Hypatia desenvolveu instrumentos usados até hoje da Física e na Química, como o hidrômetro, instrumento usado para a determinação do peso específico dos líquidos, e o astrolábio plano, dispositivo usado não apenas na astronomia, mas também para fazer cálculos de navegação. O que se sabe atualmente sobre as ideias de Hypatia estão em relatórios e obras de seus contemporâneos e em cartas que ela trocava com seus alunos. Conhecida entre os gregos como “A Filosofa”, escreveram sobre ela:

“Havia em Alexandria uma mulher chamada Hypatia, filha do filósofo Theon, que fez tantas realizações em literatura e ciência que ultrapassou todos os filósofos de seu tempo. Tendo evoluído na escola de Platão e Plotino, ela explicava os princípios da filosofia a quem a ouvisse, e muitos vinham de longe para receber seus ensinamentos.”

Hypatia

Hypatia viveu num período muito conturbado para Alexandria, pois, neste período, o cristianismo crescia e diversos grupos de fanáticos cristãos desejam o domínio sobre as outras religiões. Pagãos eram forçados a se converter ao cristianismo, judeus eram expulsos da cidade, e Hypatia, recusando-se a converter-se, foi envolvida em boatos políticos e acusada de herege, uma “bruxa pagã”. Seu interesse em comprovar que a Terra girava em torno do Sol, sua vida livre e a sua convivência com grupos intelectuais (apenas permitido aos homens), serviram de argumentos para a sua acusação. Hypatia foi assassinada por religiosos fanáticos quando tinha, aproximadamente, 60 anos.

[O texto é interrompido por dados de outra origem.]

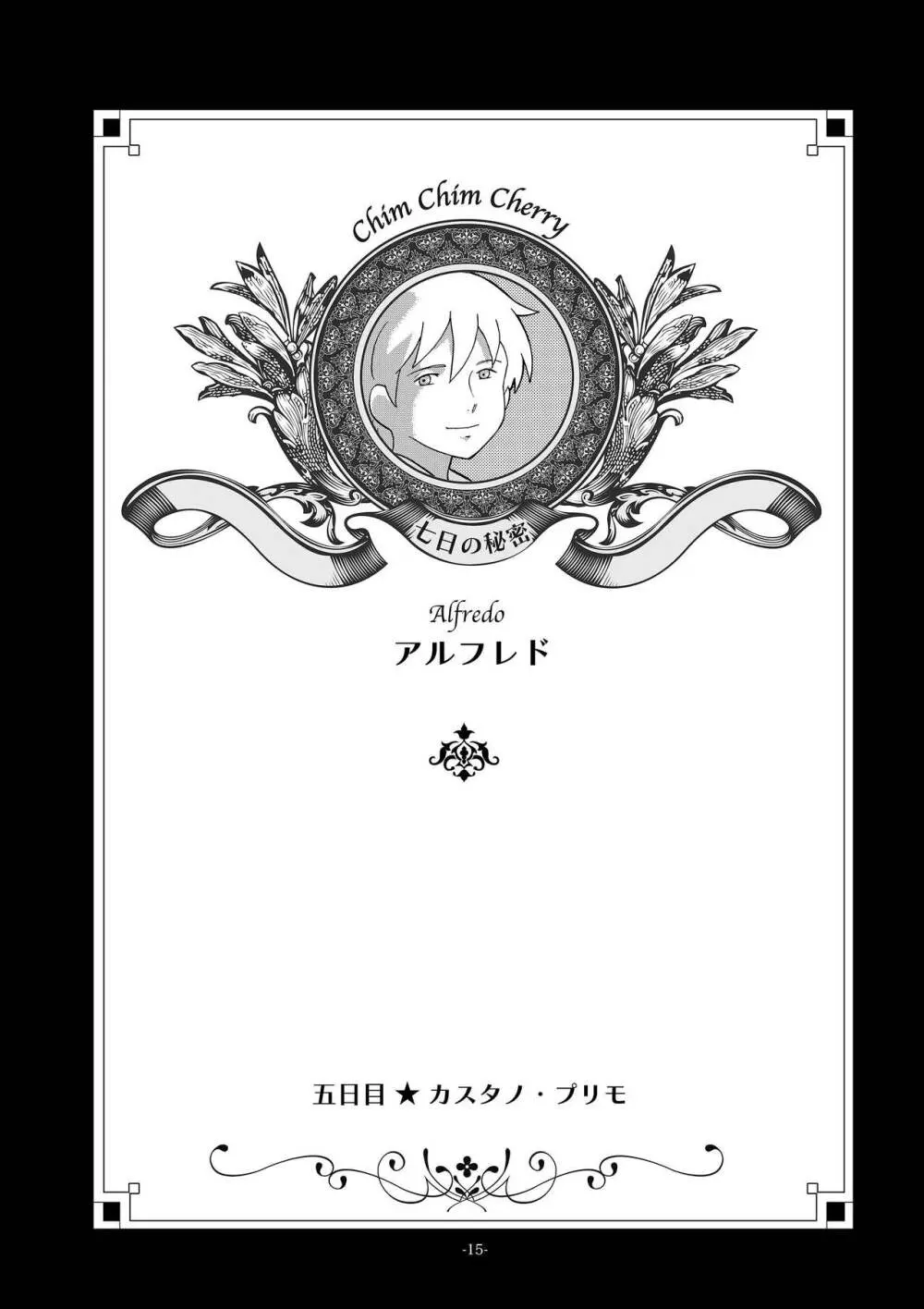 Chim Chim Cherry

七日の秘密

Alfredo
アルフレド

五日目 ★ カスタノ・プリモ

-15-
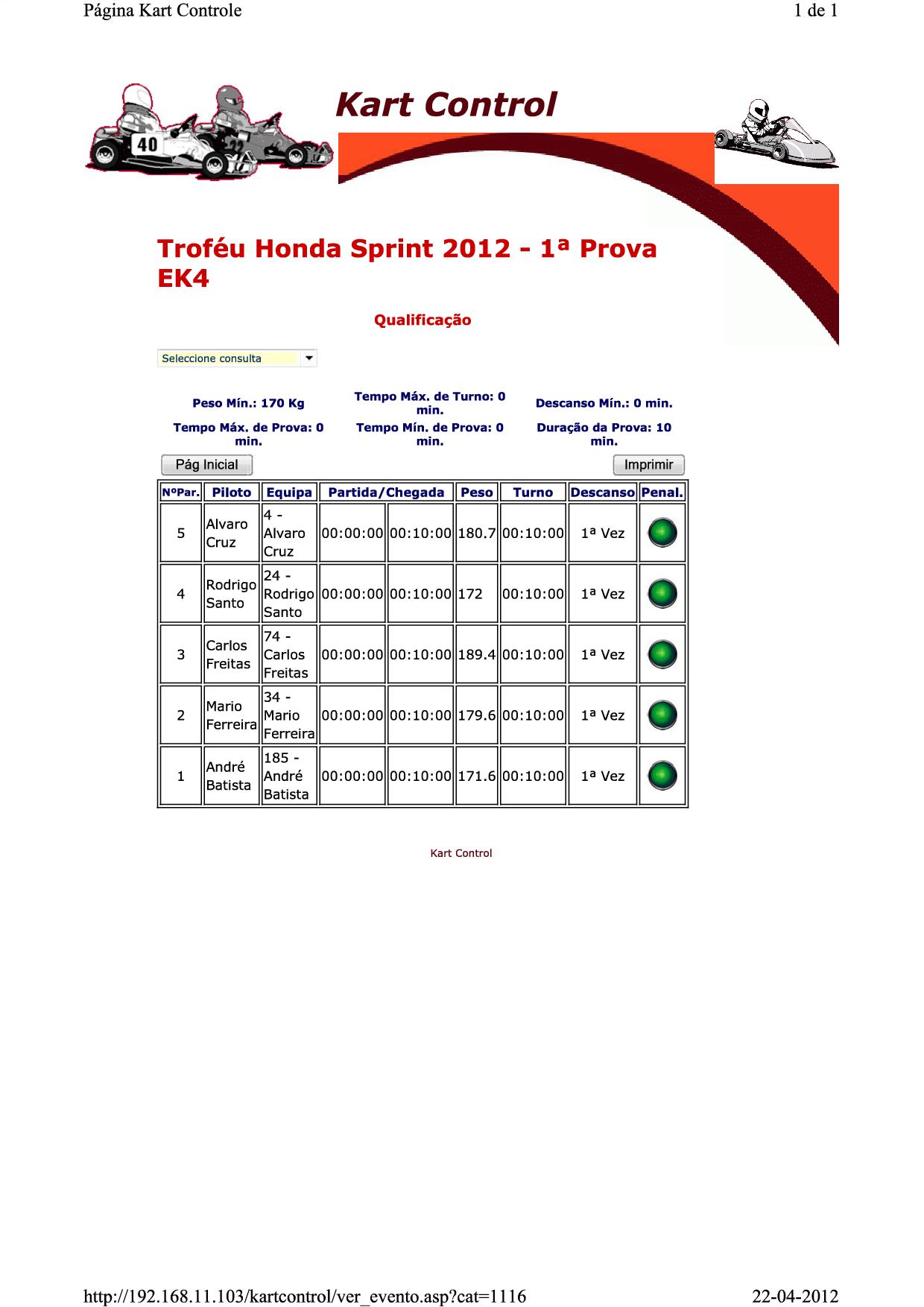 Página Kart Controle

1 de 1

Kart Control

Troféu Honda Sprint 2012 - 1ª Prova EK4

Qualificação

Seleccione consulta

Peso Mín.: 170 Kg

Tempo Máx. de Turno: 0 min.

Descanso Mín.: 0 min.

Tempo Máx. de Prova: 0 min.

Tempo Mín. de Prova: 0 min.

Duração da Prova: 10 min.

Pág Inicial

Imprimir

| NºPar. | Piloto | Equipa | Partida/Chegada | | Peso | Turno | Descanso | Penal. |
|---|---|---|---|---|---|---|---|---|
| 5 | Alvaro Cruz | 4 - Alvaro Cruz | 00:00:00 | 00:10:00 | 180.7 | 00:10:00 | 1ª Vez | |
| 4 | Rodrigo Santo | 24 - Rodrigo Santo | 00:00:00 | 00:10:00 | 172 | 00:10:00 | 1ª Vez | |
| 3 | Carlos Freitas | 74 - Carlos Freitas | 00:00:00 | 00:10:00 | 189.4 | 00:10:00 | 1ª Vez | |
| 2 | Mario Ferreira | 34 - Mario Ferreira | 00:00:00 | 00:10:00 | 179.6 | 00:10:00 | 1ª Vez | |
| 1 | André Batista | 185 - André Batista | 00:00:00 | 00:10:00 | 171.6 | 00:10:00 | 1ª Vez | |

Kart Control

http://192.168.11.103/kartcontrol/ver_evento.asp?cat=1116

22-04-2012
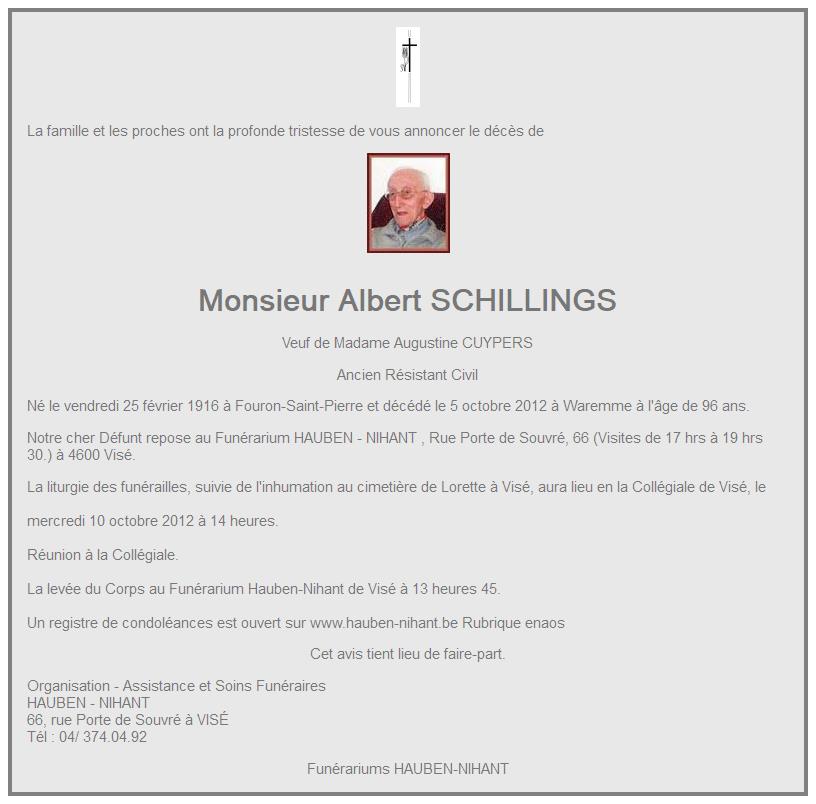 La famille et les proches ont la profonde tristesse de vous annoncer le décès de

Monsieur Albert SCHILLINGS

Veuf de Madame Augustine CUYPERS

Ancien Résistant Civil

Né le vendredi 25 février 1916 à Fouron-Saint-Pierre et décédé le 5 octobre 2012 à Waremme à l'âge de 96 ans.

Notre cher Défunt repose au Funérarium HAUBEN - NIHANT , Rue Porte de Souvré, 66 (Visites de 17 hrs à 19 hrs 30.) à 4600 Visé.

La liturgie des funérailles, suivie de l'inhumation au cimetière de Lorette à Visé, aura lieu en la Collégiale de Visé, le

mercredi 10 octobre 2012 à 14 heures.

Réunion à la Collégiale.

La levée du Corps au Funérarium Hauben-Nihant de Visé à 13 heures 45.

Un registre de condoléances est ouvert sur www.hauben-nihant.be Rubrique enaos

Cet avis tient lieu de faire-part.

Organisation - Assistance et Soins Funéraires
HAUBEN - NIHANT
66, rue Porte de Souvré à VISÉ
Tél : 04/ 374.04.92

Funérariums HAUBEN-NIHANT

Vítimas de uma cultura machista e patriarcal, essas são só algumas das mulheres que tiveram seu nome riscado da História. Se eu fosse contar a história de cada uma que eu achei, levaria dias escrevendo, mas eu percebi uma coisa boa: eu consegui achar a história delas. Ou seja, as coisas estão mudando, muito lentamente, mas estão. Vários movimentos têm se levantado em defesa da participação da mulher em todos os âmbitos da sociedade e, inclusive, ressuscitando cada uma dessas histórias, exaltando a participação da mulher e lhe dando o reconhecimento roubado por tanto tempo.